At a glance:
- One in five New Zealanders are estimated to live with a respiratory condition.
- Respiratory disease is the third-leading cause of death in New Zealand.
- Respiratory disease accounts for about nine per cent of hospital stays.
- It is estimated by Asthma and Respiratory Foundation to cost $8 billion annually
- Respiratory disease is one of the most pressing and solvable health challenges facing Aotearoa New Zealand.
At an April 30 meeting, NZNO’s college of respiratory nurses told Minister of Health Simeon Brown that more support for primary-health care (PHC) nurses to provide respiratory care in the community would save millions.
Early diagnosis and treatment of lung diseases had a huge impact on outcomes — clinically and economically, the nurses said in a letter given to the Minister on the day.
Evidence showed getting specialist care early to people with asthma and COPD halved their need for respiratory health care over a year. Respiratory-related hospitalisations cost an estimated $8 billion in direct and indirect costs, according to the Asthma and Respiratory Foundation — yet many were unnecessary.
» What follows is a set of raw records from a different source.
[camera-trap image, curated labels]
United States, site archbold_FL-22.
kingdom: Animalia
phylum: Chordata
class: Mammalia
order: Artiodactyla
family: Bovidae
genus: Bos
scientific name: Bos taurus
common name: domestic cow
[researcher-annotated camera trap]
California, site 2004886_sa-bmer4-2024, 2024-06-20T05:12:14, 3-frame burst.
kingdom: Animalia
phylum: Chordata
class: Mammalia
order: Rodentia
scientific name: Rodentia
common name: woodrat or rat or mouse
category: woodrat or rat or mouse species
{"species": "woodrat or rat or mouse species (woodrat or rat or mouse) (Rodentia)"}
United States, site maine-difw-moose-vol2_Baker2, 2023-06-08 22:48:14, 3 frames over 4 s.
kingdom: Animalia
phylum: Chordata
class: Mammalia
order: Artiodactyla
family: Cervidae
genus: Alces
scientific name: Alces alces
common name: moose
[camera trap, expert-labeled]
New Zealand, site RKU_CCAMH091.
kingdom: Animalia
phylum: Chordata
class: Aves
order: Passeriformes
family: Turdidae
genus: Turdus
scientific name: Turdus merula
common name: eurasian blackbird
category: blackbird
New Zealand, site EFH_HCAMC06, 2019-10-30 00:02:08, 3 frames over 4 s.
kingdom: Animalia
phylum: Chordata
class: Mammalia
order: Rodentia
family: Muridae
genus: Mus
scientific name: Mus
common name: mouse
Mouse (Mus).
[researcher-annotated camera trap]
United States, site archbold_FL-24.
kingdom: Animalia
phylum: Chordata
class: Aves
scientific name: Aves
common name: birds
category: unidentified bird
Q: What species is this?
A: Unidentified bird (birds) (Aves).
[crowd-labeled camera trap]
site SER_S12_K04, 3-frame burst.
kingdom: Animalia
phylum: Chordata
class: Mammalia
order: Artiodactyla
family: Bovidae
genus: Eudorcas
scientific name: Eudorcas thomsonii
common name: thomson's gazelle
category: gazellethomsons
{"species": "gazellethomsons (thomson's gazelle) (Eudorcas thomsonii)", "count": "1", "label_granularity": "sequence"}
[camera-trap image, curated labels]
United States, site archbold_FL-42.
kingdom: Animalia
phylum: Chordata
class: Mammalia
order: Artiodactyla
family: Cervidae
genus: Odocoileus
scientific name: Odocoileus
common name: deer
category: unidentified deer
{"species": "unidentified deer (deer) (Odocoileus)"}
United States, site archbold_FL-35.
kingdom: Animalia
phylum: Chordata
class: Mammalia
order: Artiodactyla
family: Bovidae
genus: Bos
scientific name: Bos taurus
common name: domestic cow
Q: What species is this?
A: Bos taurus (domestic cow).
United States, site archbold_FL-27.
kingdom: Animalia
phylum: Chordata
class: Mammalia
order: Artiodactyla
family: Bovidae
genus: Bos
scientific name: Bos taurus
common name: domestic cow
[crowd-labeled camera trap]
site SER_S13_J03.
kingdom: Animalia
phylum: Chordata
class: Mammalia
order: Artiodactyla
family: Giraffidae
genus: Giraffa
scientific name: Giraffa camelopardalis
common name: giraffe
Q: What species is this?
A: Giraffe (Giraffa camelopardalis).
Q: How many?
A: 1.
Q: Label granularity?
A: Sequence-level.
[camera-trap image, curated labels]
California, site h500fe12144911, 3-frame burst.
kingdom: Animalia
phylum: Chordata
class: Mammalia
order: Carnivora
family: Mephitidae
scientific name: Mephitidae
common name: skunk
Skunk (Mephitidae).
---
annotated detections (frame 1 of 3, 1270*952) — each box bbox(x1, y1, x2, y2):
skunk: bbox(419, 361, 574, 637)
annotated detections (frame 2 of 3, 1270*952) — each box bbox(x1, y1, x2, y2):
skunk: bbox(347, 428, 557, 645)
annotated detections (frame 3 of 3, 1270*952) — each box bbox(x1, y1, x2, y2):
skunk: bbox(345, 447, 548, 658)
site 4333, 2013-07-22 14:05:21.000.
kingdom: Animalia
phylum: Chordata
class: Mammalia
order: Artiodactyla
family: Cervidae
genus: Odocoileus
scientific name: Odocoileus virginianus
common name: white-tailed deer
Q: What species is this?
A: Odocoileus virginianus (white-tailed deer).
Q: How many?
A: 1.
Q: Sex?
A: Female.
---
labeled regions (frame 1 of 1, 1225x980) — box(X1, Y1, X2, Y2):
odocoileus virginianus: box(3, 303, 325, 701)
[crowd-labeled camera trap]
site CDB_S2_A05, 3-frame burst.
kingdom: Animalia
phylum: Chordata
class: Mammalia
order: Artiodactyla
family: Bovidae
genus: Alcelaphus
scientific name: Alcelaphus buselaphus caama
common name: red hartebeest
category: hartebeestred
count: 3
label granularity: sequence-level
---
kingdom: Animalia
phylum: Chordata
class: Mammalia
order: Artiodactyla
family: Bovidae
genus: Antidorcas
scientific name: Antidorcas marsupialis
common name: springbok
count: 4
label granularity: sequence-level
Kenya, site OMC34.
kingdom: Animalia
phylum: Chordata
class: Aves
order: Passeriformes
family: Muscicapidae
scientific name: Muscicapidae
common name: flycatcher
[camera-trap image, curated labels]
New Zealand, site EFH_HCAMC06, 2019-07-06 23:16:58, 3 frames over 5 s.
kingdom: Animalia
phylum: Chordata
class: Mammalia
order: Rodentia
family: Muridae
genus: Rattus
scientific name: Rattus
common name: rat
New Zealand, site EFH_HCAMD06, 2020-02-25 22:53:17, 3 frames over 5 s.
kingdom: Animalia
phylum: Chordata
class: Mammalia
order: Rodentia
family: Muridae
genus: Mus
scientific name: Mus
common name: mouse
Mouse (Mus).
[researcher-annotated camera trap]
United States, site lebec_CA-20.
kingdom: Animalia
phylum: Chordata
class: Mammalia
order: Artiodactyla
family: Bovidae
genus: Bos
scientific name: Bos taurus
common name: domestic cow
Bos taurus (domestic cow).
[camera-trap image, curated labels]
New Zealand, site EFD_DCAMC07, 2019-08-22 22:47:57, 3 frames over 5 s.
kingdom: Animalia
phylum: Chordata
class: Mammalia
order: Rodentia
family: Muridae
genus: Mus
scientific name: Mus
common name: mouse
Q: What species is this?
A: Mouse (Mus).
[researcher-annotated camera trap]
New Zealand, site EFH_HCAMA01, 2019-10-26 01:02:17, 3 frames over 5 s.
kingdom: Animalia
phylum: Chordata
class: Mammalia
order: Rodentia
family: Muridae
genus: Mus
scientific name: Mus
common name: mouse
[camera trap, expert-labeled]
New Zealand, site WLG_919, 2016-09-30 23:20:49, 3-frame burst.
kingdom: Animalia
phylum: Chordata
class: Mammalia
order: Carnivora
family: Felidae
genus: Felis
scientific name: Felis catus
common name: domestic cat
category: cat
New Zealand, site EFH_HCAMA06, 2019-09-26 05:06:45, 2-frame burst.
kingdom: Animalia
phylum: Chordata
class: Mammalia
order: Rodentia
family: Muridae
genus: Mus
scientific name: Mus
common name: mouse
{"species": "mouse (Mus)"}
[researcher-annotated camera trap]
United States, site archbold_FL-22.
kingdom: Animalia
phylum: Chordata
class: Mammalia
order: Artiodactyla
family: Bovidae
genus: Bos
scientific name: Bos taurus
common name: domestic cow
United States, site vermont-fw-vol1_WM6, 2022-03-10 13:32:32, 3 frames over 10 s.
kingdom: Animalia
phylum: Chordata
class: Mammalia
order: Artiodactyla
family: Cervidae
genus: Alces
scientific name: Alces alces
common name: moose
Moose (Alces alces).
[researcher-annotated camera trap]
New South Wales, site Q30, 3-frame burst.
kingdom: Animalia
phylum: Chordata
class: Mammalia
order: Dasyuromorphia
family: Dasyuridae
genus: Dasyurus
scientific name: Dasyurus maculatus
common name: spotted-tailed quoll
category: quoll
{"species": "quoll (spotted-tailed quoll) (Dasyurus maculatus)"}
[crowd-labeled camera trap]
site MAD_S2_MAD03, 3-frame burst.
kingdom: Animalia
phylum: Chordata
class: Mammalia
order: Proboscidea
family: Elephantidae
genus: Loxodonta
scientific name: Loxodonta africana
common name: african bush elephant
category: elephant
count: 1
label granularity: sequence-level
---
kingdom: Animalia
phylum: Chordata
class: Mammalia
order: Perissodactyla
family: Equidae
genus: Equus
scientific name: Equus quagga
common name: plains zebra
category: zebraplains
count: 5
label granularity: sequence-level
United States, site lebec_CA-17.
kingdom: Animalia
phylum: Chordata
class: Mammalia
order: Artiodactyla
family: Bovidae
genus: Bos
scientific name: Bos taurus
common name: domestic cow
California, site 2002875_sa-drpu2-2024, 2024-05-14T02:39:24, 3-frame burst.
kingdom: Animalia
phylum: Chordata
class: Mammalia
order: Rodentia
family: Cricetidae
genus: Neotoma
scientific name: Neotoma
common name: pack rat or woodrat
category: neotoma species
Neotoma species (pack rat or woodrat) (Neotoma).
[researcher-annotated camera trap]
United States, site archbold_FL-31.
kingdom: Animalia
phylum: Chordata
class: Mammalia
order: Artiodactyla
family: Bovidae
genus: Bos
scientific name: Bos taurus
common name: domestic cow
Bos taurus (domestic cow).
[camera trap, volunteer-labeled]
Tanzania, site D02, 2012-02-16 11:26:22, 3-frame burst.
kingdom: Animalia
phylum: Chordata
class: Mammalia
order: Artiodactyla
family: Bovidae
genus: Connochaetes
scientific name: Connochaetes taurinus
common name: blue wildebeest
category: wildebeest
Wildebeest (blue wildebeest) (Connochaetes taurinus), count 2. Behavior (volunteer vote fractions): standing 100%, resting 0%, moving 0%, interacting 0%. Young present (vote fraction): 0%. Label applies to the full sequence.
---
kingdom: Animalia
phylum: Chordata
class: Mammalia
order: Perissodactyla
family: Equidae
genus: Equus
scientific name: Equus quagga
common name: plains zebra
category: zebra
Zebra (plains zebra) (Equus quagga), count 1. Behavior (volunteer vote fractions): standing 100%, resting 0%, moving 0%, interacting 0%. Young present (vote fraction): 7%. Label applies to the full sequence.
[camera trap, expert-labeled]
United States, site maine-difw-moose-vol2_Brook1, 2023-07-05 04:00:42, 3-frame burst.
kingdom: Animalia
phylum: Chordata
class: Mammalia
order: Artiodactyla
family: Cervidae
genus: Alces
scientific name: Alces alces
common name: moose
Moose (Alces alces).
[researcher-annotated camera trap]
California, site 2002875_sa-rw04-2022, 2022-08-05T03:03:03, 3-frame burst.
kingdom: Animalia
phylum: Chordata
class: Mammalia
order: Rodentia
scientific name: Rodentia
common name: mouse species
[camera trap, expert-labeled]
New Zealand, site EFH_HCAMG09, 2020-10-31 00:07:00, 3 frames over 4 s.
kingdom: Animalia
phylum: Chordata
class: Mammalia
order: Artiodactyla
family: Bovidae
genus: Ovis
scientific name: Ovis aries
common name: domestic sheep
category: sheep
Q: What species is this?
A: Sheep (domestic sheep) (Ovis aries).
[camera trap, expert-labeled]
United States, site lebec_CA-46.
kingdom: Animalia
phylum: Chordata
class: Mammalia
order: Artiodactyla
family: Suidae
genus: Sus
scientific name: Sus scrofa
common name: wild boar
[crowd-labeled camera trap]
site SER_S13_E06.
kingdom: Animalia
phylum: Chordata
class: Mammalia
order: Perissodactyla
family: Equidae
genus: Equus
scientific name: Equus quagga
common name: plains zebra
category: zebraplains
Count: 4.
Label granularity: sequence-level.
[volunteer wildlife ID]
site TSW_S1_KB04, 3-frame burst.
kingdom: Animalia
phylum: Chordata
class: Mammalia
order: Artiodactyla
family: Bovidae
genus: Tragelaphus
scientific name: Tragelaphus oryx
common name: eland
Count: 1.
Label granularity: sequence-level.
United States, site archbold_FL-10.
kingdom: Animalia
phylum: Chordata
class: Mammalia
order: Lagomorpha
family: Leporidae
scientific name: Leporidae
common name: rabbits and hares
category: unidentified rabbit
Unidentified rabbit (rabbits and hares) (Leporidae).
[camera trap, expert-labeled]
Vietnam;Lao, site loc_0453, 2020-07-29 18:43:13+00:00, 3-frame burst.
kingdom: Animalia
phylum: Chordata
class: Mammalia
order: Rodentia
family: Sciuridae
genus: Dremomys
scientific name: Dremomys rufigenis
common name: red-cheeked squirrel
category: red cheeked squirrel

PHC nurses were well-placed to make a difference — they just needed the resources and specialist training, the nurses suggested in the letter.
“Nurses working in primary care are in the ideal position to enable timely diagnosis of obstructive airways diseases [like] COPD, asthma and bronchiectasis through spirometry [breathing test].”
‘Primary health providers need to be supported in recruiting and training nurses to provide services which are timely, accessible and culturally appropriate for their local community.’
PHC nurse-led clinics could provide low-cost smoking/vaping cessation, pulmonary rehab, vaccinations such as influenza, COVID, pneumococcal and RSV and patient respiratory treatment reviews.
But with cost identified as a major barrier for people, any such clinics must be funded.
Other barriers included getting more nurses into primary health, which paid less than hospitals — and then into hard-to-staff areas
Currently, registered nurses (RNs) and nurse practitioners (NPs) were offered “significantly less” in the voluntary bonding scheme than doctors and midwives to work in hard-to-staff areas/specialties — making it less appealing.
Inequities
Currently, access to community respiratory care like pulmonary rehabilitation and spirometry was fragmented around the country, leading to inequities in outcomes.

Māori and Pacific communities were hit especially hard, with higher rates of asthma, COPD, lung cancer and respiratory hospitalisation rates two to three times higher than non-Māori.
What works?
Local, whānau-centred, culturally and community-grounded care was proven to deliver better results — especially in respiratory health, where ongoing self-management was critical.
“Primary health providers need to be supported in recruiting and training nurses to provide services which are timely, accessible and culturally appropriate for their local community.”
A national lung screening programme, too, as existed in Australia would make a huge difference in preventing hospitalisations. When provided through local PHC services, it could bring a 50 per cent increase in screening for high-risk populations such as Māori.
‘These are precisely the type of interventions that can deliver both equity and value for money.’
An Auckland pilot, Te Oranga Pūkahukahu, for Māori aged 55-74 is delivering lung screening through local PHC providers rather than centrally, after overseas (United Kingdom) findings showed this approach increased screening by 40-50 per cent in high-risk populations. Picking up lung problems like asbestiosis, chronic obstructive pulmonary disease (COPD) and tuberculosis early, prevented hospitalisation and, in some cases, early death, the nurses said.
“These are precisely the type of interventions that can deliver both equity and value for money.”
Where are the nurses?
However, there were not currently enough respiratory-trained PHC nurses in New Zealand to respond to a national lung screening programme — something that needed to change.
“Where is the workforce or resource to pick up these people who will be identified?”
Funding vaccinations like RSV (respiratory syncytial virus) and pneumocococcus, also prevented hospitalisations — saving double every dollar spent on vaccines, according to the Prevention Pays report.
Across all these areas, respiratory nurses were central to success, allowing earlier diagnoses, active follow-up and patient education, which all prevented conditions worsening and hospitalisation, the nurses said.
Committee members told Kaitiaki after the hui that they felt the Minister paid close attention to their concerns.
Chair, Nelson RN Jacquie Westenra, said nurses wanted to see fewer people ending up in hospital with preventable respiratory diseases.
“We talked about what is obvious — how we can provide a better service to prevent people ending up in hospital.”
Simeon Brown responds:
Minister of Health Simeon Brown said nurses were “key” to the Government’s efforts to strengthen the primary health workforce.
“The Government is focused on ensuring all New Zealanders, including Māori, have access to timely, quality health care. We know primary care is the cornerstone of the healthcare system, and we have a range of initiatives underway to strengthen the workforce,” he told Kaitiaki.
“Nurses are a key part of this, and I thank them for their shared commitment to improving health outcomes for all Kiwis.”
Brown said he enjoyed meeting the respiratory nurses and “greatly valued” their contribution.